Big deal, I say. A chronometer can bombard cesium atoms with microwaves til hell freezes over (or 1.6 million years, whichever comes first), but it still won't get Mr. and Ms. America to the office on time. Even if they buy one at a discount (35 grand, say), there will come a morning when sleep is dearer than accuracy, a groggy hand will reach clumsily for the snooze bar, and boom-- 35 grand in pieces on the floor.

And a videophone just means you have to shave every time the phone rings. Who needs that? I can see the potential for 3-D dating services but if you're going to get that interactive, why not get a life while you're at it? Ask for a real date. If he or she balks at the prospect of actual face-to-face interpersonality (to use a noun from the future), tell your date about this really great clock you just bought. You've set it up in a special room, under soft halogen lights. Schedule a viewing, over candlelight holograms and atomburgers, bombarded to microwave perfection.

Use your imagination! Time is just a fiction anyway, invented to divvy up the duration between dark and light, to break up our days into work and leisure hours. Time exists to give our lives the illusion of coherence, and the convenience to enjoy fine products like obscenely accurate clocks and telephones that won't stop staring at you.

We always want tomorrow's gadgets today. What we don't realize is that the gizmos of tomorrow actually come from our collective yesterdays.

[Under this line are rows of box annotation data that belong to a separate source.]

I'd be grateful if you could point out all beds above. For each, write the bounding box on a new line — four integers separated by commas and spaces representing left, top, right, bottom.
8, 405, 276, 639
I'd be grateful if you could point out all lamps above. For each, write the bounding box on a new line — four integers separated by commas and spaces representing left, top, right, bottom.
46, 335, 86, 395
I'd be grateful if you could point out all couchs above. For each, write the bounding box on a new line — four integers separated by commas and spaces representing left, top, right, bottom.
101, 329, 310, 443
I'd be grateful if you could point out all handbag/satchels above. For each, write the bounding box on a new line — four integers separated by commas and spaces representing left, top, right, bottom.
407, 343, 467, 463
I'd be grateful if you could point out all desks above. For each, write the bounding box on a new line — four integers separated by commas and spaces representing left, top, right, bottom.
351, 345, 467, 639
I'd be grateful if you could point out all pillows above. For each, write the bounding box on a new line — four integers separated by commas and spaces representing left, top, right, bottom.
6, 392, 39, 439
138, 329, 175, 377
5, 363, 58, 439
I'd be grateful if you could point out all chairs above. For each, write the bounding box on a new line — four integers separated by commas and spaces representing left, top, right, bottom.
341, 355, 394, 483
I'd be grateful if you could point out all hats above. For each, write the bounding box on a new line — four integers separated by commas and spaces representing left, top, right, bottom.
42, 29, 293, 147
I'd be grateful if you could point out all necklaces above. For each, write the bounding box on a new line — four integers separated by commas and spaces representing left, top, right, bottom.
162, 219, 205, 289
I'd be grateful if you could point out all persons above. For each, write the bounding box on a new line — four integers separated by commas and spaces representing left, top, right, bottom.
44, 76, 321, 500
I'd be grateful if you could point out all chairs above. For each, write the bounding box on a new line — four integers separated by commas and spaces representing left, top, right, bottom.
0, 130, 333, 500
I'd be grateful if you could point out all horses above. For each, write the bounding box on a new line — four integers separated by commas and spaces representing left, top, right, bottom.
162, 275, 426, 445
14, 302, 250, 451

To prove that point, let's turn back the clock, and stroll down memory lane, to my personal past, bright with the hues of denial's paint box.

I recall a wide green boulevard where excellent lawns, interrupted by milky houses and twisted elms, fanned away into a blue distance, in a silence broken only by the faint buzz of non-digital Lawn-Boys, the analog whir of push mower blades, and the swish of cut grass as it sprayed up in a fragrant hot cascade, ripe with chlorophyll and gasoline.

As I breezed by the rows of homes on my Japanese Schwinn knock-off, carefully tossing newspapers into the purple lilacs, I could see the interior of my neighbor's garage, mouth open on the bright world. I caught a blurry glimpse of an ivory pegboard on the far wall, with red silhouettes, like the chalk outlines that mark a homicide, of wrenches, hammers, handsaws.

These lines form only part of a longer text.